EXTRAIT DE PAGE:

Art contemporain / François Réau signe une exposition superbe. Il y met en scène de petits ou très grands dessins, emportant le visiteur dans un grand souffle dramatique de signes, de traits, de métamorphoses formelles, repoussant toujours le plus possible les limites de son médium.
Pour son exposition à la Fondation Bullukian, François Réau a imaginé une scénographie dont on perçoit, et apprécie, vite les ressorts dramatiques, la montée en puissance, les échos formels. Elle nous emporte dans l'univers plastique de l'artiste qui a, ici, pour point de départ et pour cœur battant un poème de René Char, Destination de nos lointains. Poème qui, entre autres sens, chante l'éternel retour de la vie même dans l'âpreté, l'intensité du vivant et l'horizon émancipateur du futur... « La liberté naît, la nuit, n'importe où, dans un trou de mur, sur le passage des vents glacés » commence le texte.
Des dessins à la mine de plomb et graphite de feuillages et de végétation nous accueillent à l'entrée de la Fondation, avant de découvrir un grand (presque quatre mètres de large) dessin en triptyque de nuages, To what extent. « Structure inconsistante en état permanent de formation et de déformation, le nuage est un symbole de ce qui échappe à la représentation et une incomparable image du mouvement. Comme image explicite de la transformation, de ce qui se "forme au-delà", ce qui en fait une métaphore essentielle de tout ce qui déborde notre capacité d'appréhension » écrit François Réau pour le dossier de presse.

DONNÉES:
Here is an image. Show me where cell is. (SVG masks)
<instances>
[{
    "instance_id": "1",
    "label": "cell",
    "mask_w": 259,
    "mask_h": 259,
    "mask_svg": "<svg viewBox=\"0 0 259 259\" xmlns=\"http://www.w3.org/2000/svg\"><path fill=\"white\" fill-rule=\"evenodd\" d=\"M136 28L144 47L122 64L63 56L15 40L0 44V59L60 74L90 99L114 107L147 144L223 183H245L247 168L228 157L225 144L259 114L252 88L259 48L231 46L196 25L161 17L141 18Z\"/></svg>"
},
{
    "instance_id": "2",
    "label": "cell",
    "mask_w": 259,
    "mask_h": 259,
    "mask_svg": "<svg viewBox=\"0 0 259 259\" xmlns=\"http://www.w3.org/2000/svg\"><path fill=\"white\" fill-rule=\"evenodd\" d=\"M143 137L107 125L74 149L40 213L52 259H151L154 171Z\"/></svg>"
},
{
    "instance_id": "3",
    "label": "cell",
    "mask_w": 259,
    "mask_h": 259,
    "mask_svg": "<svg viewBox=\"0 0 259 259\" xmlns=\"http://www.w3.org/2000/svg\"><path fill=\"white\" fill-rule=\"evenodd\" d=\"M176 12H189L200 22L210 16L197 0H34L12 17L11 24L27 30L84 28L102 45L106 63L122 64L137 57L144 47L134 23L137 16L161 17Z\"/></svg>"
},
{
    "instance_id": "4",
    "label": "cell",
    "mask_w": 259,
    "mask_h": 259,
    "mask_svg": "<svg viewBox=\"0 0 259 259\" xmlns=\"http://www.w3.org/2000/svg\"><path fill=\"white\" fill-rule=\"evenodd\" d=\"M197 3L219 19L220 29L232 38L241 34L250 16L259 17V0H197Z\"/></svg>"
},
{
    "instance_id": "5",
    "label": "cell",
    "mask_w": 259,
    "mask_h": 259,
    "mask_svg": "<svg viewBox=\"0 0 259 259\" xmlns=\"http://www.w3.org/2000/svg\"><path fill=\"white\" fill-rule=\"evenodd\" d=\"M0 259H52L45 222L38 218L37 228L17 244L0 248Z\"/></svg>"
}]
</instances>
--
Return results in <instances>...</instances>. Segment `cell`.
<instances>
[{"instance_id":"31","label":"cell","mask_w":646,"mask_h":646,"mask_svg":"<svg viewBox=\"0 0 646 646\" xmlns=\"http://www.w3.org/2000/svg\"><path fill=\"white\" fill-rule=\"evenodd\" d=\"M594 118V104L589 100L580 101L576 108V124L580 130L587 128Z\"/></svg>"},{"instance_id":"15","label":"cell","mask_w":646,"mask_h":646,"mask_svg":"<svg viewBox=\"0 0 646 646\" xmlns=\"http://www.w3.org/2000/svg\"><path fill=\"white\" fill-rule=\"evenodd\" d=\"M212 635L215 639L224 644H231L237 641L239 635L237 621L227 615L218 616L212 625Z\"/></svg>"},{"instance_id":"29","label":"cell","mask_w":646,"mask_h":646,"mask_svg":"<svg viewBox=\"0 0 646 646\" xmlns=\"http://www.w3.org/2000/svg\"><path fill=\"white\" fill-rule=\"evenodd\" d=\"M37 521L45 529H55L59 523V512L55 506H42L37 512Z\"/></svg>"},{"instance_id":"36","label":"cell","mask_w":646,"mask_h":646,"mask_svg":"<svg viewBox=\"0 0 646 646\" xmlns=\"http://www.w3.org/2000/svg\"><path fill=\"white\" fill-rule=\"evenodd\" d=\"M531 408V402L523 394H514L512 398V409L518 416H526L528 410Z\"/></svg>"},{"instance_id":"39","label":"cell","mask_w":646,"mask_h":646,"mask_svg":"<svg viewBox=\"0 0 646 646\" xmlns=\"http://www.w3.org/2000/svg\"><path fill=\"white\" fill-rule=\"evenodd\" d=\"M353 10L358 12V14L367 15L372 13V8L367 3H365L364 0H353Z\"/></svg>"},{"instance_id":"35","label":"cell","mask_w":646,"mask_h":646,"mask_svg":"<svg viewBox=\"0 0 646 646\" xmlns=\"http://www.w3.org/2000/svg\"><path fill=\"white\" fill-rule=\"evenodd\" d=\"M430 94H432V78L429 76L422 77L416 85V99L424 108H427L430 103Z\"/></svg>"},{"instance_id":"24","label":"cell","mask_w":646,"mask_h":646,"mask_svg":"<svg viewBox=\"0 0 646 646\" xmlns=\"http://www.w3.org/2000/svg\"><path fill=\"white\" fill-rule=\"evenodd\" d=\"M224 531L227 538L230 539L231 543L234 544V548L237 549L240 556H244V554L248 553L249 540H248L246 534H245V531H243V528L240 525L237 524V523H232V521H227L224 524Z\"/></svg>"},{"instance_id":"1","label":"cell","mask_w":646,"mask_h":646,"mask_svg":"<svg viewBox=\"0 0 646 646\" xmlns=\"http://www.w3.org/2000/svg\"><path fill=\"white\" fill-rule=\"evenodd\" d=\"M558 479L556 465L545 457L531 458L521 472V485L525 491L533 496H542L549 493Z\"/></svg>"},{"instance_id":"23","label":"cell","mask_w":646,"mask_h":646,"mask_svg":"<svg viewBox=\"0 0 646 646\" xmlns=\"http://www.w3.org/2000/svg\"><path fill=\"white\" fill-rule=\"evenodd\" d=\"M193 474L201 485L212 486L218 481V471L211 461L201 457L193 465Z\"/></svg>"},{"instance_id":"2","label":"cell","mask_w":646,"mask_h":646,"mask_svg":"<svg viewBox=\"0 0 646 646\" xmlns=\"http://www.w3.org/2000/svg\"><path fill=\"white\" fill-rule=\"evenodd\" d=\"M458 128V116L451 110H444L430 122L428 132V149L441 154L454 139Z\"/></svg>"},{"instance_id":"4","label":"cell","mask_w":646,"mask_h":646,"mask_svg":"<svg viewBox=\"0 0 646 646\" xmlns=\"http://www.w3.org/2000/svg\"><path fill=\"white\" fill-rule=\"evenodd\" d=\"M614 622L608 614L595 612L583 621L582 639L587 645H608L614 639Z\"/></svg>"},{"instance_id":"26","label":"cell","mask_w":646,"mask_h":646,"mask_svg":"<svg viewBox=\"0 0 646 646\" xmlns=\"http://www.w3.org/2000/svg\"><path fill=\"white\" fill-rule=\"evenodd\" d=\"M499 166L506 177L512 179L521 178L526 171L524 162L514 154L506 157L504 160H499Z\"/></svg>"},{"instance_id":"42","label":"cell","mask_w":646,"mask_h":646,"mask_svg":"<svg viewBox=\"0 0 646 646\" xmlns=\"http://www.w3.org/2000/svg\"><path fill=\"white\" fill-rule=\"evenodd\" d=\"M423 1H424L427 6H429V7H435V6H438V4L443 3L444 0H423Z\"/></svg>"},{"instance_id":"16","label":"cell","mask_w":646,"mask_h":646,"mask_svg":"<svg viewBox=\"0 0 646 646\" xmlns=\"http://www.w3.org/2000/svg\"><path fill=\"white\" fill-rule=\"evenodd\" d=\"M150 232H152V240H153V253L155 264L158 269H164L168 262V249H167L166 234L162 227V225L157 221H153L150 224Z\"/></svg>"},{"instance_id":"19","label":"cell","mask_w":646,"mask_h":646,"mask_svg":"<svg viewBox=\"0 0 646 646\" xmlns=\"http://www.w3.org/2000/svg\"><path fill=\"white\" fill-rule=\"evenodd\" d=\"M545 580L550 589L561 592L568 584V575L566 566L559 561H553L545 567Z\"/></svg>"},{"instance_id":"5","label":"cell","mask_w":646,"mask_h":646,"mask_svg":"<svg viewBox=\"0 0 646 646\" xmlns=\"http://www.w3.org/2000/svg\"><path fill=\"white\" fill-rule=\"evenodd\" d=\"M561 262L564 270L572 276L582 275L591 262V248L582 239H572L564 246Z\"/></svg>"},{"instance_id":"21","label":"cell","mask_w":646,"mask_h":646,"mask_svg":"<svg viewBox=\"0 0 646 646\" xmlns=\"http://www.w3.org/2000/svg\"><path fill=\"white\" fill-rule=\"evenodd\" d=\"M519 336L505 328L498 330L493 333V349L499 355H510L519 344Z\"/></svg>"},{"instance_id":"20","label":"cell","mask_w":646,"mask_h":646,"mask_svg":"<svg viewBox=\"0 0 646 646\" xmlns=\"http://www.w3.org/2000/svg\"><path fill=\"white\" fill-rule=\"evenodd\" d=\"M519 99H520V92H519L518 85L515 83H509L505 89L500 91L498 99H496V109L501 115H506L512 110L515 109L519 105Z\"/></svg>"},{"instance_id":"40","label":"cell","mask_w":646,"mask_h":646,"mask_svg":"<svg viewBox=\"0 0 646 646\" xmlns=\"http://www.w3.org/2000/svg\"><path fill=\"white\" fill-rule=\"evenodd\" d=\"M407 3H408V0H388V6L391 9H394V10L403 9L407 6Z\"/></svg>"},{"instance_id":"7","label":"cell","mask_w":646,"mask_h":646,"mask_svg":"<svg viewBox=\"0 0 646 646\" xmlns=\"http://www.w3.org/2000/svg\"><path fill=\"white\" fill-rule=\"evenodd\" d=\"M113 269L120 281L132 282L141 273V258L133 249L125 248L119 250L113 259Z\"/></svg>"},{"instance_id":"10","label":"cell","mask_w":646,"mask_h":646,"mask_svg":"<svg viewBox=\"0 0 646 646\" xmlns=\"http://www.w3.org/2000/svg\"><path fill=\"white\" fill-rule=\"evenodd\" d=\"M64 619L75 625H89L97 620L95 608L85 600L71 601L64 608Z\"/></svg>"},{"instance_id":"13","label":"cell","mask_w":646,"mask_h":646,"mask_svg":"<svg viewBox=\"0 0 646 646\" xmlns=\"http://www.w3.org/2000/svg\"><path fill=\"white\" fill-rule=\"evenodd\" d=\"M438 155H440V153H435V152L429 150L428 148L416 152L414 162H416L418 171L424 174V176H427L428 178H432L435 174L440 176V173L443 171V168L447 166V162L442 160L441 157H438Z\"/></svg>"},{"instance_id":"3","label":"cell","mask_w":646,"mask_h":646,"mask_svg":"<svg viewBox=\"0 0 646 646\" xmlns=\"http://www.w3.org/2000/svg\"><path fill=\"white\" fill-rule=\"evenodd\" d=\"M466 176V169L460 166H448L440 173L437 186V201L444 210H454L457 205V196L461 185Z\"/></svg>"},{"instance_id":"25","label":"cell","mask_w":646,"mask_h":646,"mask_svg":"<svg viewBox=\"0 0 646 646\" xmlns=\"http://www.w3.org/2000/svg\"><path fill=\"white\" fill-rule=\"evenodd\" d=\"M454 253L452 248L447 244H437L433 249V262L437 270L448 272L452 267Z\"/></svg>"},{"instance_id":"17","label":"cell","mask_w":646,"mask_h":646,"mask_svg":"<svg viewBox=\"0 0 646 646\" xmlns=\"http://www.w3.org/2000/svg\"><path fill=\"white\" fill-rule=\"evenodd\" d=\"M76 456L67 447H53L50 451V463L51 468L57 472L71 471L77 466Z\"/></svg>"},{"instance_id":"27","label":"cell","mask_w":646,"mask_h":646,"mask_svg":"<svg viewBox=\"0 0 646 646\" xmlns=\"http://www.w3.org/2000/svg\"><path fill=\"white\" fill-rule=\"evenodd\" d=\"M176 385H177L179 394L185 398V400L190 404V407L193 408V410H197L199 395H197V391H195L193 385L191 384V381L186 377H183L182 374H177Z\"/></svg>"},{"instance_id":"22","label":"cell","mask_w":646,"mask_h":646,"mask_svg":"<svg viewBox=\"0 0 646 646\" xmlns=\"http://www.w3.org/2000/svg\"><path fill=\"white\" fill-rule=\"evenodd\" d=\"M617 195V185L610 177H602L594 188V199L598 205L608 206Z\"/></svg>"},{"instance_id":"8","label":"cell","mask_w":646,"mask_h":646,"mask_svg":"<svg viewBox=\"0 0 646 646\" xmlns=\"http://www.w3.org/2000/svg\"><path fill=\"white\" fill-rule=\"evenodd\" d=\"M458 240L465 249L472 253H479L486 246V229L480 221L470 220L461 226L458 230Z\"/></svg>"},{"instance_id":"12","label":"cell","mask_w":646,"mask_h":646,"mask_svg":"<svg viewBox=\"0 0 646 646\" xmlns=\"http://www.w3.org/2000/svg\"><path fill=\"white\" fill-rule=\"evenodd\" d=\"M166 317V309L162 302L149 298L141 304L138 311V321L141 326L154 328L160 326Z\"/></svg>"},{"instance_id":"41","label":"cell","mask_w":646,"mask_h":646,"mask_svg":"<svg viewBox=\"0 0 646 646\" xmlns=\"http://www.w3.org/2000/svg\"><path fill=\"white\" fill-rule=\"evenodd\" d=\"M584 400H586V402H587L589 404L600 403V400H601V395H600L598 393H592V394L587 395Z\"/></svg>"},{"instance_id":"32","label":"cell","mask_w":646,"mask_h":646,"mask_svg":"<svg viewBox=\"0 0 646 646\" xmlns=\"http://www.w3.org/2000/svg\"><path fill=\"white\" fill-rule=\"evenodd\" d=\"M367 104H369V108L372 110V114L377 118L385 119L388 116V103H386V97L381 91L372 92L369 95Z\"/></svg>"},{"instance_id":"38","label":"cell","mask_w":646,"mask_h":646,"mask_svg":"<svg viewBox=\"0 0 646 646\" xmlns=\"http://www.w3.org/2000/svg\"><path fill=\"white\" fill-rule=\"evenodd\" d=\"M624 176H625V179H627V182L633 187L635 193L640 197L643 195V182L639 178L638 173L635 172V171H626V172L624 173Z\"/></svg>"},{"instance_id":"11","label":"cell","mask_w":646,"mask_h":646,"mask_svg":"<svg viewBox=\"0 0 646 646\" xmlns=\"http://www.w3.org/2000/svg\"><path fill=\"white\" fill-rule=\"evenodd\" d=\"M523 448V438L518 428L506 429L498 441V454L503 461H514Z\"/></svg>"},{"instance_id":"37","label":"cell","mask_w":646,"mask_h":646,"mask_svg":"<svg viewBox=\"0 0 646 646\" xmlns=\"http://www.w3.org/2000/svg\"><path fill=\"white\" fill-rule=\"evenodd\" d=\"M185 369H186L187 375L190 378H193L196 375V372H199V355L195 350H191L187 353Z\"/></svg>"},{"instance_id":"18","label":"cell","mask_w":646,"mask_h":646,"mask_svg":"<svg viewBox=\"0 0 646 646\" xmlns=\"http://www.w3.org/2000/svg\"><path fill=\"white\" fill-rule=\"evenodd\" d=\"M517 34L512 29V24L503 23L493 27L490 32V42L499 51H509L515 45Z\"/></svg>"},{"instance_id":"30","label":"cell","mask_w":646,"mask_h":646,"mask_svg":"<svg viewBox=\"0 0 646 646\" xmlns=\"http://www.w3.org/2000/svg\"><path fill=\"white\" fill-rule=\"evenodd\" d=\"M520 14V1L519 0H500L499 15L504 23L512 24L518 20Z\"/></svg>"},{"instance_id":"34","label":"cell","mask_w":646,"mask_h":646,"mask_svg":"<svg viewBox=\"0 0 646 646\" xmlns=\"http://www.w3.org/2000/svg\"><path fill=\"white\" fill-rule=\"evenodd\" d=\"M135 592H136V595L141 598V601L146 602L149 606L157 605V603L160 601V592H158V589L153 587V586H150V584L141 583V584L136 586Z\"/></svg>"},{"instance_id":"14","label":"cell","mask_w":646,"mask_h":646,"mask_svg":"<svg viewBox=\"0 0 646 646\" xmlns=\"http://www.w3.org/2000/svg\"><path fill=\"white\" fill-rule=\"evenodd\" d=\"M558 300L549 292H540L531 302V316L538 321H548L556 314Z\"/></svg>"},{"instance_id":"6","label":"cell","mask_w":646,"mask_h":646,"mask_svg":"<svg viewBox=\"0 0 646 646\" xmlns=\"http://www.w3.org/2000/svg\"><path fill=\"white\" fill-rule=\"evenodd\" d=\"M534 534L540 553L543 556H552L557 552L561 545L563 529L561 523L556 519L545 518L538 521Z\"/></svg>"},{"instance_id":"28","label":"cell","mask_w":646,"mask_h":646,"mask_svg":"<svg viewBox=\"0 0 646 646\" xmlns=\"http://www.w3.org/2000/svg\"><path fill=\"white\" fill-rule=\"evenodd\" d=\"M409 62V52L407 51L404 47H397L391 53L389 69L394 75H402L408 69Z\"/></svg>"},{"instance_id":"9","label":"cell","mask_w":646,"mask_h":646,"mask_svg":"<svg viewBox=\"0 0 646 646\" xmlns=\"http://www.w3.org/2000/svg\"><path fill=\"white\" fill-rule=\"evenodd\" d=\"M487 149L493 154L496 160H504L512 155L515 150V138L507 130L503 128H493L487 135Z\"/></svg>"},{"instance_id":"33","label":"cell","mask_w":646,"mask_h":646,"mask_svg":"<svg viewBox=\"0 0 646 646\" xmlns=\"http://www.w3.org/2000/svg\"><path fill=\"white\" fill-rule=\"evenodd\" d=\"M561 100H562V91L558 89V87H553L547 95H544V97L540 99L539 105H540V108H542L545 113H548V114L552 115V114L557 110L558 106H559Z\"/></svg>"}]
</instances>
...
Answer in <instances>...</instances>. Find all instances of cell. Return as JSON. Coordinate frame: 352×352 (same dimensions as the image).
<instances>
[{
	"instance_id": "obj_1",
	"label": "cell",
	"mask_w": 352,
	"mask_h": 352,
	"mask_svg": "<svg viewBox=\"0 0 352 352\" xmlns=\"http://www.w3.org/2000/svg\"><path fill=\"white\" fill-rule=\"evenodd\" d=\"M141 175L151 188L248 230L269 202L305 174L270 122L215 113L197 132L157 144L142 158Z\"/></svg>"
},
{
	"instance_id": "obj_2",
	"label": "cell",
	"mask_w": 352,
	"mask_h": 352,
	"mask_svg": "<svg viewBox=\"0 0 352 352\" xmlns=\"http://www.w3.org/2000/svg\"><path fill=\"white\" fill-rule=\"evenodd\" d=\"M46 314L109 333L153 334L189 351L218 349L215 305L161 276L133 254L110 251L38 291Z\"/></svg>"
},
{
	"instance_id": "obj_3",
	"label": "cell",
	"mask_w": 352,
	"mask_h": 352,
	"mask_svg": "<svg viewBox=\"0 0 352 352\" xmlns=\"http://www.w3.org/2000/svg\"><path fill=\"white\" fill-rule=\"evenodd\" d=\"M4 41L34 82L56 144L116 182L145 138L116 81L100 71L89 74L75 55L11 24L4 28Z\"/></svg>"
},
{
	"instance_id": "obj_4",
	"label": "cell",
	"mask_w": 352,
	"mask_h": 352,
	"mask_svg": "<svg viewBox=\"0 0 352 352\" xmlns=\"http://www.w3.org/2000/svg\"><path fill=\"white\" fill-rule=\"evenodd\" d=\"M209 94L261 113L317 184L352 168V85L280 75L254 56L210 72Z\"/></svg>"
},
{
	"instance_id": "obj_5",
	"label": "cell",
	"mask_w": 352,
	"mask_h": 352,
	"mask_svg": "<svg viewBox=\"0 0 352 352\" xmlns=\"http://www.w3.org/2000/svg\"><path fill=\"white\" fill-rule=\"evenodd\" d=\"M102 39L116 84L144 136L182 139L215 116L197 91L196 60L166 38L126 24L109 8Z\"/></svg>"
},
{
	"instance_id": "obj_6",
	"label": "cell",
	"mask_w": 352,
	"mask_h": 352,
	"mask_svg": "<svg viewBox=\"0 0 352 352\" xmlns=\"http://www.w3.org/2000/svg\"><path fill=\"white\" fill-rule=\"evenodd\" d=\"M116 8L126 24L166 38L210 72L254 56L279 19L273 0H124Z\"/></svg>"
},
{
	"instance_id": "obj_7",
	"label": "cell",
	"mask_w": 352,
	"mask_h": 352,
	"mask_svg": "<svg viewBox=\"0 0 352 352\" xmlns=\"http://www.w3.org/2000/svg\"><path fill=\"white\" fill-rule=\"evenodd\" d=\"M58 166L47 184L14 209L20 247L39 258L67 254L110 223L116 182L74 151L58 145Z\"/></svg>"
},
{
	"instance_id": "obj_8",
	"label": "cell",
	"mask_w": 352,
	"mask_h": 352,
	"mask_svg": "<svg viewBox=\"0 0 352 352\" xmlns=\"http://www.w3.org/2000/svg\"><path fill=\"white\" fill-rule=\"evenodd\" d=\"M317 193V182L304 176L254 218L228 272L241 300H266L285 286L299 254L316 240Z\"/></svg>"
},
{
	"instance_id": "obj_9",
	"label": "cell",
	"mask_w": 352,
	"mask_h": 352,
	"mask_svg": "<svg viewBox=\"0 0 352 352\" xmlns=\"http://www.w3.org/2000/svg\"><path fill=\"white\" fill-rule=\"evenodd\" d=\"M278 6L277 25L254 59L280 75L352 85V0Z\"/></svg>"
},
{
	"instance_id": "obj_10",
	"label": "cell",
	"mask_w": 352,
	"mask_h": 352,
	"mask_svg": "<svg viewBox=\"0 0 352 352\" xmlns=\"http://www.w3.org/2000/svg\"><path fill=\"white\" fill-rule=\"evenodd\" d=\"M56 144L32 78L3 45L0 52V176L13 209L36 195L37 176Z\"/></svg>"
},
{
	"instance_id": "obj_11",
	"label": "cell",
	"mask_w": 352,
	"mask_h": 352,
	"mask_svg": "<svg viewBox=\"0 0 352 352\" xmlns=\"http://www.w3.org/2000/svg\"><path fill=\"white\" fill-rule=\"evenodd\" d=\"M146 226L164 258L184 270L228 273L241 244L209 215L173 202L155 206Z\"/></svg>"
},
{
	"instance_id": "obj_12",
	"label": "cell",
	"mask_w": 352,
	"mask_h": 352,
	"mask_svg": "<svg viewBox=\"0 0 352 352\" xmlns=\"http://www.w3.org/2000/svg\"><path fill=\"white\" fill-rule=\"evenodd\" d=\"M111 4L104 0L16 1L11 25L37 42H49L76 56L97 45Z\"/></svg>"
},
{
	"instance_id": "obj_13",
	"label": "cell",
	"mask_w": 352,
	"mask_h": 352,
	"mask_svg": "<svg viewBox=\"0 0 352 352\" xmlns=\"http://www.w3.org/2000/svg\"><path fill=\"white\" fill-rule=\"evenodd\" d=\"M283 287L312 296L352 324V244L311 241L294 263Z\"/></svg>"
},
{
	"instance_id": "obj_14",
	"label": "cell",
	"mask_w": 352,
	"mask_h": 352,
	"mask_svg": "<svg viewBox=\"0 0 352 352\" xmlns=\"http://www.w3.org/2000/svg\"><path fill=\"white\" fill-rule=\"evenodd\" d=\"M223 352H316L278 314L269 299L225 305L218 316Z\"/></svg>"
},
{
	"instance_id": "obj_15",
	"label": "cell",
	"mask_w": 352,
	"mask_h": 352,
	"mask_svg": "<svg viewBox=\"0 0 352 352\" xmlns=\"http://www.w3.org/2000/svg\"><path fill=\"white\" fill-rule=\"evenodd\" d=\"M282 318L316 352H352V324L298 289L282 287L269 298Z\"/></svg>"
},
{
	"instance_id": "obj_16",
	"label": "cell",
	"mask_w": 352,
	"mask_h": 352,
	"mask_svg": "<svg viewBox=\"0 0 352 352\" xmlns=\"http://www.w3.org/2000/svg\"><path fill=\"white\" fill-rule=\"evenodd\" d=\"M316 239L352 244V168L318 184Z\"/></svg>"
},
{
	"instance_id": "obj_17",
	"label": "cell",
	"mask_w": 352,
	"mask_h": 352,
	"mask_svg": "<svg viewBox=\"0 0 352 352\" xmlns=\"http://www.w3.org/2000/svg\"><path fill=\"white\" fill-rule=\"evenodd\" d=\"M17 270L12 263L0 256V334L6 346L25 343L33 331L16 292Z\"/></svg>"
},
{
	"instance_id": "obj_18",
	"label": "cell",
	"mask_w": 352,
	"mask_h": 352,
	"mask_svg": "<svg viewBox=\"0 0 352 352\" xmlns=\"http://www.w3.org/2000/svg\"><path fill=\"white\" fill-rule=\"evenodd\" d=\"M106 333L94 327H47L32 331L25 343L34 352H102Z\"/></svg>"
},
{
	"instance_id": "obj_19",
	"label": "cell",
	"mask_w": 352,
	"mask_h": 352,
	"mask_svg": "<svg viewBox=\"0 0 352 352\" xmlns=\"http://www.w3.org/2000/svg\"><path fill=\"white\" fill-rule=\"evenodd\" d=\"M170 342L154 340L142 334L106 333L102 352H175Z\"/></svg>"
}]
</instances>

EXERCICE PROPOSÉ A:
D'après l'extrait de page, quel poème de René Char est au cœur de l'exposition de François Réau ?
EXERCICE PROPOSÉ B:
Condensez en deux phrases le paragraphe de l'extrait de page qui commence par « Des dessins à la mine de plomb », sans en perdre les faits principaux.
EXERCICE PROPOSÉ C:
Poursuivez l'extrait de page sur l'exposition de François Réau à la Fondation Bullukian après sa dernière phrase.

RÉSULTAT ATTENDU A:
Destination de nos lointains.

RÉSULTAT ATTENDU B:
À l'entrée de la Fondation, des dessins de feuillages et de végétation à la mine de plomb et au graphite précèdent To what extent, un triptyque de nuages large de près de quatre mètres. Dans le dossier de presse, François Réau décrit le nuage, toujours en formation et en déformation, comme un symbole de ce qui échappe à la représentation, une image du mouvement et une métaphore de ce qui dépasse notre capacité d'appréhension.

RÉSULTAT ATTENDU C:
Soit une sorte de paysage sans limite, sans forme fixe malgré la "fixation" du dessin, évoquant son propre dépassement. La possibilité d'y voir aussi une explosion, et l'aspect flouté du rendu, accentuent l'effet transitoire et ouvert de l'œuvre.
Nuit transfigurée
À côté des nuages, deux grands dessins se font face, Mesurer le temps I et II, l'un clair et l'autre sombre. Ils se composent d'une myriade de petits traits simples en lignes (en écho peut-être aux os gravés préhistoriques ? Ou encore au travail de Roman Opalka ?) qui forment comme une trame un peu floue. Mesurer le temps, inscrire le temps, c'est à la fois, chez Réau, représenter la trame même de ce qui nous constitue comme êtres vivants, et représenter ce qui se déchire, se disloque, s'efface au fur et à mesure du temps. Aspect clair de la vie, aspect sombre de la mort, qui se font face et ne peuvent guère être séparés l'un de l'autre.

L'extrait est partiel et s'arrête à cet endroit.